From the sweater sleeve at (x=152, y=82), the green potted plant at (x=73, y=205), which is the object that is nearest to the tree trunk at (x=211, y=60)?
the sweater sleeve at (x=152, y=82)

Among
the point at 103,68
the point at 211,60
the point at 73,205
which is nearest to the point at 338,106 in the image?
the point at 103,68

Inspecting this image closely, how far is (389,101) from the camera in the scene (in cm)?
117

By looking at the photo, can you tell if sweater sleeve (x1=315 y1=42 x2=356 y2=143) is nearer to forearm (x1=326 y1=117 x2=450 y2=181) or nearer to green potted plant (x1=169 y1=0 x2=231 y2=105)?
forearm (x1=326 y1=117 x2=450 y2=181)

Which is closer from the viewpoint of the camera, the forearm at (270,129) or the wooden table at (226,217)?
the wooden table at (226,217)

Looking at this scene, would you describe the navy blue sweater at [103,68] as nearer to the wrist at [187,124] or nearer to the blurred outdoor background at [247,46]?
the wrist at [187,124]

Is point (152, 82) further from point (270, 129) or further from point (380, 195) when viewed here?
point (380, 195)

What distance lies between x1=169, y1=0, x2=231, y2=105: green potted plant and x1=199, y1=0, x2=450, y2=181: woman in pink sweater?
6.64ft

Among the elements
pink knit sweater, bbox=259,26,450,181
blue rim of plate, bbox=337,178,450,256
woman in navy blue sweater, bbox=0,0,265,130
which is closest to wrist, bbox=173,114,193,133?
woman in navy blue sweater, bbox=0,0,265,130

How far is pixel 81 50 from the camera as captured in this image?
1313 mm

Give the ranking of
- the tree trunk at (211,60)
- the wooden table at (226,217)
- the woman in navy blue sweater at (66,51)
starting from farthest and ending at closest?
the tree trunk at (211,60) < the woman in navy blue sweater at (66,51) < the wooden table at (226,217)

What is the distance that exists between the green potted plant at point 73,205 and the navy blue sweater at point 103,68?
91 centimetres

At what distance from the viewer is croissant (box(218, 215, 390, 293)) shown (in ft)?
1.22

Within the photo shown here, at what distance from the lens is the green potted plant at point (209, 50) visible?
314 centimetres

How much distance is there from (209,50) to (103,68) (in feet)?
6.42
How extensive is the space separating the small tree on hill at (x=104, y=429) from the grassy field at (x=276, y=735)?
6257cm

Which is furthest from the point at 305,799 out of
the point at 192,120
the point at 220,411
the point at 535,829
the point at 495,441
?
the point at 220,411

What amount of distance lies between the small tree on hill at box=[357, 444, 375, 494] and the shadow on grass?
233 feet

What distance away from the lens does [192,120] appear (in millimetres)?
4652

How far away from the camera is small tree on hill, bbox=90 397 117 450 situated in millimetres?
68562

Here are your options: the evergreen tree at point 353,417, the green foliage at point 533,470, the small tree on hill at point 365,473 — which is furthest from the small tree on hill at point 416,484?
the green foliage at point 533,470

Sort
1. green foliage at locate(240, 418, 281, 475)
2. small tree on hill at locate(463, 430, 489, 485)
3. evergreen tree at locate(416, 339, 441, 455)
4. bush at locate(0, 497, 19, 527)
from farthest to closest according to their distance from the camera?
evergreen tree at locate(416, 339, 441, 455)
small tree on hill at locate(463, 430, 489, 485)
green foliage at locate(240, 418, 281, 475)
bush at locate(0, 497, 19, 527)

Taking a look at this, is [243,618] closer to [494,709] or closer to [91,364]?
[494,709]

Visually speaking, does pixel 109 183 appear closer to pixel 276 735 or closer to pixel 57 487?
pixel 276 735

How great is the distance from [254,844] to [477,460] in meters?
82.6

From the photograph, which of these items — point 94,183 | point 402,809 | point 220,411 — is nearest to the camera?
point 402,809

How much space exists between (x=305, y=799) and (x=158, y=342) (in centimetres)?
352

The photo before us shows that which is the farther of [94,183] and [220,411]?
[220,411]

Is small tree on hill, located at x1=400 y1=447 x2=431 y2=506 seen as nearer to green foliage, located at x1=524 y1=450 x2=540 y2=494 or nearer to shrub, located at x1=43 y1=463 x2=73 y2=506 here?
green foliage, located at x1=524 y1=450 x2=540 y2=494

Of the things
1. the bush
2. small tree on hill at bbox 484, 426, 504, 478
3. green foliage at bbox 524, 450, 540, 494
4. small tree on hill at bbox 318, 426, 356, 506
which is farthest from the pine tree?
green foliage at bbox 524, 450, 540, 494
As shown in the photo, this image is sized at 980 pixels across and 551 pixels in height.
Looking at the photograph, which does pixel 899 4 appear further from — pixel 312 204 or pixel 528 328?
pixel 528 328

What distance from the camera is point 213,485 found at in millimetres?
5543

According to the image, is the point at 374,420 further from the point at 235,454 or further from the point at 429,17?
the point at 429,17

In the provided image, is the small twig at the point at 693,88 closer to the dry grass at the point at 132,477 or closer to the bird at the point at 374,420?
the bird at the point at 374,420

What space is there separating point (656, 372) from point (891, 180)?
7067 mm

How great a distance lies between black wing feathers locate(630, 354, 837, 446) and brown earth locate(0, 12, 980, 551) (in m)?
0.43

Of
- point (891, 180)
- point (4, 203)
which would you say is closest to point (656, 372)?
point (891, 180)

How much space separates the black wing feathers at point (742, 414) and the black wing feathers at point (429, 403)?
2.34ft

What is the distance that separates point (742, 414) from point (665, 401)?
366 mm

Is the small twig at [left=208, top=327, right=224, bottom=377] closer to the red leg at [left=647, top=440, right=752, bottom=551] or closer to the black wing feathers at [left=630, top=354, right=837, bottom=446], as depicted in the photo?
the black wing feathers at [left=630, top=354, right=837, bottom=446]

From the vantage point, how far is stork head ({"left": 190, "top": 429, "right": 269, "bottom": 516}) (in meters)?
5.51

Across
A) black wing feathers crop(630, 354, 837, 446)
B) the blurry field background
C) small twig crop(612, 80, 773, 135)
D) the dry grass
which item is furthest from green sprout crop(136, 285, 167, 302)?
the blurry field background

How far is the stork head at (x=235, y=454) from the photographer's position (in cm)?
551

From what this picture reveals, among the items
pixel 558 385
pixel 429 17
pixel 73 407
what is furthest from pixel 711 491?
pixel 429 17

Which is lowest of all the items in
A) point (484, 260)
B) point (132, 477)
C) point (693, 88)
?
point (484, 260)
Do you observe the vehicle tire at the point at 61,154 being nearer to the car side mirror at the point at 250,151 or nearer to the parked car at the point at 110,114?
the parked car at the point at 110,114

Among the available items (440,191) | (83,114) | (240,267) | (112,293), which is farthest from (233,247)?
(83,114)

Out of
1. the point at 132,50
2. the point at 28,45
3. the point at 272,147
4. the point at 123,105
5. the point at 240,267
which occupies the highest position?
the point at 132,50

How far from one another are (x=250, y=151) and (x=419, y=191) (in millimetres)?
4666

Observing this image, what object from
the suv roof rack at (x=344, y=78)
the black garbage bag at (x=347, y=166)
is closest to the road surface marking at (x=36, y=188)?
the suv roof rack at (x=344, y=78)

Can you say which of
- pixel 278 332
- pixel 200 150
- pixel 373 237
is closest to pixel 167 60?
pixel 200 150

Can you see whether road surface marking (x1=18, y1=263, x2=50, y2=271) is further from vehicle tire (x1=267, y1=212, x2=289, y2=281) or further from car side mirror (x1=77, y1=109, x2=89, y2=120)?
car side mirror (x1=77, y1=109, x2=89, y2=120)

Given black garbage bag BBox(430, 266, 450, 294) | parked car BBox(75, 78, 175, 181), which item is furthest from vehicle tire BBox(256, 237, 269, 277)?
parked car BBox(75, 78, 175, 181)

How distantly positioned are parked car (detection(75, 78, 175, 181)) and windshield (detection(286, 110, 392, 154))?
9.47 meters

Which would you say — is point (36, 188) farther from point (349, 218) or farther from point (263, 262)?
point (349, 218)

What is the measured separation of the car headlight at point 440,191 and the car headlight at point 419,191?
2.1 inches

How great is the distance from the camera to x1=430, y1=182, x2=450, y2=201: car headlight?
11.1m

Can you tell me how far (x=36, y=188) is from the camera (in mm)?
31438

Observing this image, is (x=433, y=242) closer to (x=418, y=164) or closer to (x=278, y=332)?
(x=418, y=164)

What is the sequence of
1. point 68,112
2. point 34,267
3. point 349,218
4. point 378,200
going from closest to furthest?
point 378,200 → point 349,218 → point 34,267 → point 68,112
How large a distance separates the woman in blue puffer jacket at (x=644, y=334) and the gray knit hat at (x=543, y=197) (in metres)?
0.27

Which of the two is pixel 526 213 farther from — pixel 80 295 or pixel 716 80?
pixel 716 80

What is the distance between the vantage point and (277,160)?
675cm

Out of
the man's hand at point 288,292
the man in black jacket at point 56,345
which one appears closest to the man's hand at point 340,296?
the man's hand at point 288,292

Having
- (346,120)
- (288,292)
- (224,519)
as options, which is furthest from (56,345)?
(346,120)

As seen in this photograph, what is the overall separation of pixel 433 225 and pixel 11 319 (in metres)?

> _BRIEF_
Edit the rows from the first one through the line containing "the tree trunk at (211,60) <": change every "green potted plant" to "potted houseplant" and keep everything else the same.

> _RESULT FOR THIS TASK_
From the sweater sleeve at (x=152, y=82), the potted houseplant at (x=73, y=205), which is the object that is nearest to the tree trunk at (x=211, y=60)?
the sweater sleeve at (x=152, y=82)

Among
the point at 103,68
the point at 211,60
the point at 73,205
which is nearest to the point at 338,106 in the image?
the point at 103,68

Inspecting this image closely, how far is (389,101) from the camera in the scene (in cm)?
117

By looking at the photo, can you tell if sweater sleeve (x1=315 y1=42 x2=356 y2=143) is nearer to forearm (x1=326 y1=117 x2=450 y2=181) or nearer to potted houseplant (x1=169 y1=0 x2=231 y2=105)?
forearm (x1=326 y1=117 x2=450 y2=181)

Which is closer from the viewpoint of the camera, the forearm at (270,129) or the wooden table at (226,217)?
the wooden table at (226,217)

Looking at this scene, would you describe the navy blue sweater at [103,68] as nearer to the wrist at [187,124] or nearer to the blurred outdoor background at [247,46]?
the wrist at [187,124]

Is point (152, 82) further from point (270, 129) or further from point (380, 195) when viewed here?
point (380, 195)

What distance lies between x1=169, y1=0, x2=231, y2=105: potted houseplant and x1=199, y1=0, x2=450, y2=181: woman in pink sweater?
6.64ft

Among the elements
pink knit sweater, bbox=259,26,450,181
blue rim of plate, bbox=337,178,450,256
woman in navy blue sweater, bbox=0,0,265,130
which is closest to wrist, bbox=173,114,193,133?
woman in navy blue sweater, bbox=0,0,265,130

How far is pixel 81 50 from the camera as captured in this image?
1313 mm

Give the ranking of
- the tree trunk at (211,60)
- the wooden table at (226,217)
- the woman in navy blue sweater at (66,51)
starting from farthest and ending at closest?
the tree trunk at (211,60) < the woman in navy blue sweater at (66,51) < the wooden table at (226,217)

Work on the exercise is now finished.